- _Objective_
Give all of the lines again, with nothing added or dropped.

- _Records provided_
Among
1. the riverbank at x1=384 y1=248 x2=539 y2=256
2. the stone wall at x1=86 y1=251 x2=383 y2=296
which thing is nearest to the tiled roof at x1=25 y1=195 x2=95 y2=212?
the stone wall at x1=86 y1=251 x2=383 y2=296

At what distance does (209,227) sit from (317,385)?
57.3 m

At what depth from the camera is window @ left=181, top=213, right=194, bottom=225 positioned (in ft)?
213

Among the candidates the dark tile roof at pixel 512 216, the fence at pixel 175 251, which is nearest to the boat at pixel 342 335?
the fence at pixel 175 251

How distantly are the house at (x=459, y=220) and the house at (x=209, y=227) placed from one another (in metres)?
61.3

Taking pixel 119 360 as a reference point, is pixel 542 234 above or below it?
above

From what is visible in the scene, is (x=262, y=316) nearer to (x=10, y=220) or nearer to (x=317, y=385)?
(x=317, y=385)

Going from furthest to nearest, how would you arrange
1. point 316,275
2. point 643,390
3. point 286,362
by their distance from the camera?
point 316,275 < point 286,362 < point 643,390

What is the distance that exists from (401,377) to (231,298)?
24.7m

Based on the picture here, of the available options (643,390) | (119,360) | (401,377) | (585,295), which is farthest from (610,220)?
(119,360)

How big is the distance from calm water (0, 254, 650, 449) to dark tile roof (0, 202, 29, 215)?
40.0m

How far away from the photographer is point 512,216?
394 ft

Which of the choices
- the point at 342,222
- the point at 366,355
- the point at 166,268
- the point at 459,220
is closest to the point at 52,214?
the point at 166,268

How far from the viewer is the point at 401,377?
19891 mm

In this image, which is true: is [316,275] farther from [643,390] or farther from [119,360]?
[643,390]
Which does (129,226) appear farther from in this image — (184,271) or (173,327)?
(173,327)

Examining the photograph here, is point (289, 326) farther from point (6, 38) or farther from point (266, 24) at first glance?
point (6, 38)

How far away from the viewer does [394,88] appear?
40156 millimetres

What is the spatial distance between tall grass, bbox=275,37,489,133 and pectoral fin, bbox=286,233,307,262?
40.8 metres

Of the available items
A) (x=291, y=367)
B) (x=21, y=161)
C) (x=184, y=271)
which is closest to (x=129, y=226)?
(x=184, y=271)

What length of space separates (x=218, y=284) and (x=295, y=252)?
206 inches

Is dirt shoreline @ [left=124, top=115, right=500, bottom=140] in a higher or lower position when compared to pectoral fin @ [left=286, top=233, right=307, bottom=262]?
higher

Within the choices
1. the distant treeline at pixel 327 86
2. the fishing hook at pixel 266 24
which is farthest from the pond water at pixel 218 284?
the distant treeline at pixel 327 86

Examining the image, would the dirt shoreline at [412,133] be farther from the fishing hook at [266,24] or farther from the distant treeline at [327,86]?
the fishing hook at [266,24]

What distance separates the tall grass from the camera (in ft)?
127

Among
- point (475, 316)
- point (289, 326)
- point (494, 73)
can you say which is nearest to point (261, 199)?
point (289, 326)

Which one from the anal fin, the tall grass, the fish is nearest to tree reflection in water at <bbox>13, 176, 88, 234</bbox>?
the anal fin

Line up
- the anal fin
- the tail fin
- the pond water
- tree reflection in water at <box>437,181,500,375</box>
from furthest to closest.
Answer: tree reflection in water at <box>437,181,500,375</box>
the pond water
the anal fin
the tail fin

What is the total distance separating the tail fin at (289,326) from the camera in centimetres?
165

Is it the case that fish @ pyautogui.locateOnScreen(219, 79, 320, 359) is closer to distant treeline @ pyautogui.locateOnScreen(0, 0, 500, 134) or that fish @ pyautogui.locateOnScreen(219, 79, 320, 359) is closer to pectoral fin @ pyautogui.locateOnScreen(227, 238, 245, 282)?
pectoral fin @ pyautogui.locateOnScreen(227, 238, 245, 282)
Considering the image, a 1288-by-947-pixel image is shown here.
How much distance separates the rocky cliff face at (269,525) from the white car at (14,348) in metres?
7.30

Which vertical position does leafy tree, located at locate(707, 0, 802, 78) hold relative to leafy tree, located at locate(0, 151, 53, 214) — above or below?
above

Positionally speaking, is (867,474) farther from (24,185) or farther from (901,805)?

- _Expected answer_
Among
1. the riverbank at x1=384 y1=248 x2=539 y2=256
2. the stone wall at x1=86 y1=251 x2=383 y2=296
which thing is nearest to the tiled roof at x1=25 y1=195 x2=95 y2=212?
the stone wall at x1=86 y1=251 x2=383 y2=296

At what distance does (209,227) sit from (317,385)?
57.3 m

At what depth from the camera is window @ left=181, top=213, right=194, bottom=225 positioned (in ft)?
213

Among the candidates the dark tile roof at pixel 512 216, the fence at pixel 175 251, which is nearest to the boat at pixel 342 335?
the fence at pixel 175 251

How distantly are the house at (x=459, y=220) and the house at (x=209, y=227) placed from one another (in metres)?
61.3

Taking pixel 119 360 as a reference point, is pixel 542 234 above or below it?
above

From what is visible in the scene, is (x=262, y=316) nearer to (x=10, y=220) or nearer to (x=317, y=385)?
(x=317, y=385)

Going from furthest to nearest, how would you arrange
1. point 316,275
2. point 643,390
3. point 286,362
by their distance from the camera?
point 316,275 < point 286,362 < point 643,390

What is the distance that exists from (401,377) to (231,298)?
24.7m

Based on the picture here, of the available options (643,390) | (119,360) | (401,377) | (585,295), which is farthest from (610,220)?
(119,360)

How big is the distance from calm water (0, 254, 650, 449) to dark tile roof (0, 202, 29, 215)?
40.0m

How far away from the photographer is point 512,216?
394 ft

Which of the choices
- the point at 342,222
- the point at 366,355
- the point at 166,268
- the point at 459,220
is closest to the point at 52,214?
the point at 166,268

How far from the viewer is the point at 401,377?
19891 mm

In this image, which is true: is [316,275] farther from [643,390] or farther from [119,360]?
[643,390]
Which does (129,226) appear farther from in this image — (184,271) or (173,327)?
(173,327)

Examining the photograph here, is point (289, 326) farther from point (6, 38) or farther from point (266, 24) at first glance?
point (6, 38)

How far away from the viewer does [394,88] appear?
40156 millimetres

What is the spatial distance between tall grass, bbox=275,37,489,133 and pectoral fin, bbox=286,233,307,262?
40.8 metres

Of the available items
A) (x=291, y=367)
B) (x=21, y=161)
C) (x=184, y=271)
which is closest to (x=129, y=226)?
(x=184, y=271)

What length of space separates (x=218, y=284) and (x=295, y=252)?
206 inches

Is dirt shoreline @ [left=124, top=115, right=500, bottom=140] in a higher or lower position when compared to pectoral fin @ [left=286, top=233, right=307, bottom=262]?
higher

Within the choices
1. the distant treeline at pixel 327 86
2. the fishing hook at pixel 266 24
which is farthest from the pond water at pixel 218 284?
the distant treeline at pixel 327 86

Examining the image, would the dirt shoreline at [412,133] be farther from the fishing hook at [266,24] or farther from the distant treeline at [327,86]?
the fishing hook at [266,24]

What distance separates the tall grass from the camera (in ft)?
127

Among
- point (475, 316)
- point (289, 326)
- point (494, 73)
can you say which is nearest to point (261, 199)?
point (289, 326)

Which one from the anal fin, the tall grass, the fish is nearest to tree reflection in water at <bbox>13, 176, 88, 234</bbox>?
the anal fin

Line up
- the anal fin
- the tail fin
- the pond water
- tree reflection in water at <box>437,181,500,375</box>
from furthest to closest.
Answer: tree reflection in water at <box>437,181,500,375</box>
the pond water
the anal fin
the tail fin

What is the total distance separating the tail fin at (289,326) from the camera in centimetres?
165

Is it the case that fish @ pyautogui.locateOnScreen(219, 79, 320, 359) is closer to distant treeline @ pyautogui.locateOnScreen(0, 0, 500, 134) or that fish @ pyautogui.locateOnScreen(219, 79, 320, 359) is closer to pectoral fin @ pyautogui.locateOnScreen(227, 238, 245, 282)?
pectoral fin @ pyautogui.locateOnScreen(227, 238, 245, 282)
Considering the image, a 1288-by-947-pixel image is shown here.
How much distance separates the rocky cliff face at (269,525) from the white car at (14,348) in metres?
7.30

Which vertical position does leafy tree, located at locate(707, 0, 802, 78) hold relative to leafy tree, located at locate(0, 151, 53, 214) — above or below?
above

Positionally speaking, is (867,474) farther from (24,185) or farther from (901,805)?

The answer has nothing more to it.